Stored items
Content starts
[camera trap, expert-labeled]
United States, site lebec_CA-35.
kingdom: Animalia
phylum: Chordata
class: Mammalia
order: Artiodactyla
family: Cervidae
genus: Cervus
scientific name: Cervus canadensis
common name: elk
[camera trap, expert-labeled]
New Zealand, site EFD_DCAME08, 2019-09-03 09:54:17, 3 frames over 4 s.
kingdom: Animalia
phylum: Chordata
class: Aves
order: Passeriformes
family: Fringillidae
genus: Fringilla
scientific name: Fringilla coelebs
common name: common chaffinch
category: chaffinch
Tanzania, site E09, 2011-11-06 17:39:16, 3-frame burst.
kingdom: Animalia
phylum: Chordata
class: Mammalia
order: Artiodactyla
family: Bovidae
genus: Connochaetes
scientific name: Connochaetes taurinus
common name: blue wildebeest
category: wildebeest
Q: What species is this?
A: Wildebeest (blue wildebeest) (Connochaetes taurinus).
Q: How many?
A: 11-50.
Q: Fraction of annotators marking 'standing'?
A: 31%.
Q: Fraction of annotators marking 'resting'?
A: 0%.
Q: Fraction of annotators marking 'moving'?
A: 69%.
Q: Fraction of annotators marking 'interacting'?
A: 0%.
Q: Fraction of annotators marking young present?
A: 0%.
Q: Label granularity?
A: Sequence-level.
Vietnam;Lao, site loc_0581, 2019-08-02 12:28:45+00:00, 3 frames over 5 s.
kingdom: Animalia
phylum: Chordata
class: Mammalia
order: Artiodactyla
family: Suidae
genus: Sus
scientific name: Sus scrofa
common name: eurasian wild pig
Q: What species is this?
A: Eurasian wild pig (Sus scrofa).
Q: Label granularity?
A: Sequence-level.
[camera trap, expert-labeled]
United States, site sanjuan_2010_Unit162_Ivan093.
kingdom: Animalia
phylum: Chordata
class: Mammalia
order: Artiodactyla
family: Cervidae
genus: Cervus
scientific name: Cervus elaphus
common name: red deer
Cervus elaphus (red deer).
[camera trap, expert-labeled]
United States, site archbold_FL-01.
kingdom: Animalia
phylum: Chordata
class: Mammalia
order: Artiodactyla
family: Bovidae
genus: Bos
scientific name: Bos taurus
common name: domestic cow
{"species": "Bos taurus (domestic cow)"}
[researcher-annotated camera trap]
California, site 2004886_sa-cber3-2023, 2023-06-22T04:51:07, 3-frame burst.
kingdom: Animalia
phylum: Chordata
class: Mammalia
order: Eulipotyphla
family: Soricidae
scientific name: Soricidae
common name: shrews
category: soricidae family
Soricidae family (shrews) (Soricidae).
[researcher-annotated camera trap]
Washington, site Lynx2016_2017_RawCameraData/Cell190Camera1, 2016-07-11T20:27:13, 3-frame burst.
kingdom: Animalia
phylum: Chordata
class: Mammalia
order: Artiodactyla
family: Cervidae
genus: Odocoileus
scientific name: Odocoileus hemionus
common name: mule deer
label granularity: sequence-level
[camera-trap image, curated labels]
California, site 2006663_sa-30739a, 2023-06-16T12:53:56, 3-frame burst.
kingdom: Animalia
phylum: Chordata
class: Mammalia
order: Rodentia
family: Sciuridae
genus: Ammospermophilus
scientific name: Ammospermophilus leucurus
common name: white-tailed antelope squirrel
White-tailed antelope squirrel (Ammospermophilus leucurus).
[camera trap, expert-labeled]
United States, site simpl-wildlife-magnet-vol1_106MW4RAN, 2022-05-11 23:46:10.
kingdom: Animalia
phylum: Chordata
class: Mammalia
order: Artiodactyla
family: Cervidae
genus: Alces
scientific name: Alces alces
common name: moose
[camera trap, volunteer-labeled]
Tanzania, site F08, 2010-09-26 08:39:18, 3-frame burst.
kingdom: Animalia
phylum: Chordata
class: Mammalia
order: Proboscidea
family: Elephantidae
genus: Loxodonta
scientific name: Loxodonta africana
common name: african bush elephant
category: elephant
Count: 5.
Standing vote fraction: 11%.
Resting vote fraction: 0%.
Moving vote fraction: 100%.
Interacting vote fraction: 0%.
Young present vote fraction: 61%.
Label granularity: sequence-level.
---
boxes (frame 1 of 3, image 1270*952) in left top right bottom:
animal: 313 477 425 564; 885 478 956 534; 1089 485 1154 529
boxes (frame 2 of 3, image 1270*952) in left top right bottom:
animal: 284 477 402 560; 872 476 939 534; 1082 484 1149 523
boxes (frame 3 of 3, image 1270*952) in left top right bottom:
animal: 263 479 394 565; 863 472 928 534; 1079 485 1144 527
Content ends
BRIEF
Each record above must be given again exactly.

SOLUTION TO THIS TASK
[camera trap, expert-labeled]
United States, site lebec_CA-35.
kingdom: Animalia
phylum: Chordata
class: Mammalia
order: Artiodactyla
family: Cervidae
genus: Cervus
scientific name: Cervus canadensis
common name: elk
[camera trap, expert-labeled]
New Zealand, site EFD_DCAME08, 2019-09-03 09:54:17, 3 frames over 4 s.
kingdom: Animalia
phylum: Chordata
class: Aves
order: Passeriformes
family: Fringillidae
genus: Fringilla
scientific name: Fringilla coelebs
common name: common chaffinch
category: chaffinch
Tanzania, site E09, 2011-11-06 17:39:16, 3-frame burst.
kingdom: Animalia
phylum: Chordata
class: Mammalia
order: Artiodactyla
family: Bovidae
genus: Connochaetes
scientific name: Connochaetes taurinus
common name: blue wildebeest
category: wildebeest
Q: What species is this?
A: Wildebeest (blue wildebeest) (Connochaetes taurinus).
Q: How many?
A: 11-50.
Q: Fraction of annotators marking 'standing'?
A: 31%.
Q: Fraction of annotators marking 'resting'?
A: 0%.
Q: Fraction of annotators marking 'moving'?
A: 69%.
Q: Fraction of annotators marking 'interacting'?
A: 0%.
Q: Fraction of annotators marking young present?
A: 0%.
Q: Label granularity?
A: Sequence-level.
Vietnam;Lao, site loc_0581, 2019-08-02 12:28:45+00:00, 3 frames over 5 s.
kingdom: Animalia
phylum: Chordata
class: Mammalia
order: Artiodactyla
family: Suidae
genus: Sus
scientific name: Sus scrofa
common name: eurasian wild pig
Q: What species is this?
A: Eurasian wild pig (Sus scrofa).
Q: Label granularity?
A: Sequence-level.
[camera trap, expert-labeled]
United States, site sanjuan_2010_Unit162_Ivan093.
kingdom: Animalia
phylum: Chordata
class: Mammalia
order: Artiodactyla
family: Cervidae
genus: Cervus
scientific name: Cervus elaphus
common name: red deer
Cervus elaphus (red deer).
[camera trap, expert-labeled]
United States, site archbold_FL-01.
kingdom: Animalia
phylum: Chordata
class: Mammalia
order: Artiodactyla
family: Bovidae
genus: Bos
scientific name: Bos taurus
common name: domestic cow
{"species": "Bos taurus (domestic cow)"}
[researcher-annotated camera trap]
California, site 2004886_sa-cber3-2023, 2023-06-22T04:51:07, 3-frame burst.
kingdom: Animalia
phylum: Chordata
class: Mammalia
order: Eulipotyphla
family: Soricidae
scientific name: Soricidae
common name: shrews
category: soricidae family
Soricidae family (shrews) (Soricidae).
[researcher-annotated camera trap]
Washington, site Lynx2016_2017_RawCameraData/Cell190Camera1, 2016-07-11T20:27:13, 3-frame burst.
kingdom: Animalia
phylum: Chordata
class: Mammalia
order: Artiodactyla
family: Cervidae
genus: Odocoileus
scientific name: Odocoileus hemionus
common name: mule deer
label granularity: sequence-level
[camera-trap image, curated labels]
California, site 2006663_sa-30739a, 2023-06-16T12:53:56, 3-frame burst.
kingdom: Animalia
phylum: Chordata
class: Mammalia
order: Rodentia
family: Sciuridae
genus: Ammospermophilus
scientific name: Ammospermophilus leucurus
common name: white-tailed antelope squirrel
White-tailed antelope squirrel (Ammospermophilus leucurus).
[camera trap, expert-labeled]
United States, site simpl-wildlife-magnet-vol1_106MW4RAN, 2022-05-11 23:46:10.
kingdom: Animalia
phylum: Chordata
class: Mammalia
order: Artiodactyla
family: Cervidae
genus: Alces
scientific name: Alces alces
common name: moose
[camera trap, volunteer-labeled]
Tanzania, site F08, 2010-09-26 08:39:18, 3-frame burst.
kingdom: Animalia
phylum: Chordata
class: Mammalia
order: Proboscidea
family: Elephantidae
genus: Loxodonta
scientific name: Loxodonta africana
common name: african bush elephant
category: elephant
Count: 5.
Standing vote fraction: 11%.
Resting vote fraction: 0%.
Moving vote fraction: 100%.
Interacting vote fraction: 0%.
Young present vote fraction: 61%.
Label granularity: sequence-level.
---
boxes (frame 1 of 3, image 1270*952) in left top right bottom:
animal: 313 477 425 564; 885 478 956 534; 1089 485 1154 529
boxes (frame 2 of 3, image 1270*952) in left top right bottom:
animal: 284 477 402 560; 872 476 939 534; 1082 484 1149 523
boxes (frame 3 of 3, image 1270*952) in left top right bottom:
animal: 263 479 394 565; 863 472 928 534; 1079 485 1144 527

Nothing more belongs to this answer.